Faisal Sheikh, Lecturer in Accounting and Finance at the University of Salford Business School, reacts to the Budget, announced by Chancellor Rishi Sunak last week.
Faisal said: “I predict that from a policy perspective Monetarism will remain on the backburner and Keynesian economic policy (high spending underpinned by burgeoning taxes) will remain ‘King’ for at least a generation. The question is whether the British public can stomach tax rises which are currently funding the continued spending spree?
“The most eye-catching announcements are an extra £4.7bn for children’s education, an extra £2bn for further education and significant cut in Air Passenger Duty which be welcomed by the battered travel and tourism industry. There is also Christmas cheer with a cancellation of a planned rise in the duty on spirits, wine, cider and beer.
“Personally I find the cut to Air Passenger Duty problematic given that we are experiencing irreversible climate change and scientific experts are warning of mass environmental upheaval such as desertification and acute water shortages.”
And Zeeshan Syed, also of the University of Salford Business School, said: “Let’s get drunk, let’s travel more, and let’s spend more”, the message couldn’t be louder. The UK is officially in recovery phase as per treasury plan. With all the advertisement and stress on building back better, this budget imagines only one solution that is to import more and pay more duty on it.
“The budget presented is neither enough nor ambitious to achieve what Britons wanted in post-covid world. More money to train our young and increase connectivity is welcome, but this does not go far enough. The raise in minimum wage does not reflect the rise in living costs, inflation, and expected cost of personal debt in coming months.

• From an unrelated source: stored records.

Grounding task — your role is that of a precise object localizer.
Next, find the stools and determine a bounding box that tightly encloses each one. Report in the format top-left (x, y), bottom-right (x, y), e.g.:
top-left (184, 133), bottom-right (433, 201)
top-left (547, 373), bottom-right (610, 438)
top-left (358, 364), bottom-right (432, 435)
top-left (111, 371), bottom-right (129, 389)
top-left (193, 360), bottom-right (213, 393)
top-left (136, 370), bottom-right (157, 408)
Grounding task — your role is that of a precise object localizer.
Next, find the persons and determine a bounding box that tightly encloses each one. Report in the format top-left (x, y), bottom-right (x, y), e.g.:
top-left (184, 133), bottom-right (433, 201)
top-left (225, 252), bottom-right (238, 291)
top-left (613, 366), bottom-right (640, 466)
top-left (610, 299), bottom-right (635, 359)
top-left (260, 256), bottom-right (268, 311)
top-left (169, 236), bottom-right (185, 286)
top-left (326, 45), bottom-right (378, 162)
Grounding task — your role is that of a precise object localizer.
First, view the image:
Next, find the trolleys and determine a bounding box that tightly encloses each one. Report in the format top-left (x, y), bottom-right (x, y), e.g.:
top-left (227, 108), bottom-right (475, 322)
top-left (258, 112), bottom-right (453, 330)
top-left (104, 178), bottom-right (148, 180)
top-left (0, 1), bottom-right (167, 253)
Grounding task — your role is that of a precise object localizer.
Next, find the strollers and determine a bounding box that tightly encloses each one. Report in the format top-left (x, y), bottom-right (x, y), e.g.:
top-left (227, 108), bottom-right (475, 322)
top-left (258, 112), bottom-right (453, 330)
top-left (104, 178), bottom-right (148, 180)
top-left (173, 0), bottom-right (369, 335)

“Once again, the “grey hair” bias has won, and youth of the country has lost. Dividend and capital gains are not taxed, property speculation is not taxed, expensive cars and high-end dining is subsidised.
“It is understandable that Rishi wanted to support our biggest employer the hospitality industry and largest tax contributor financial industry. But he ignores the needs to avoid perpetual shortages of labour and skilled labour to fill our shelves, build our houses, and maintain our infrastructure. He needed to subsidise the heavy industry, increase minimum salary for skilled labour and encouraged the manufacturing.
“Had Rishi done so, he could have entered in the league of Margaret Thatcher and Gordon Brown. He could have fundamentally shifted the nature, orientation, and direction of British Economy. His budget is directly opposite to everything promised to us in 2016 referendum. But hey! the good news is let’s get drunk and don’t forget to eat more meat, provided if we can deliver the Beer to Pubs and Butcher animals locally.”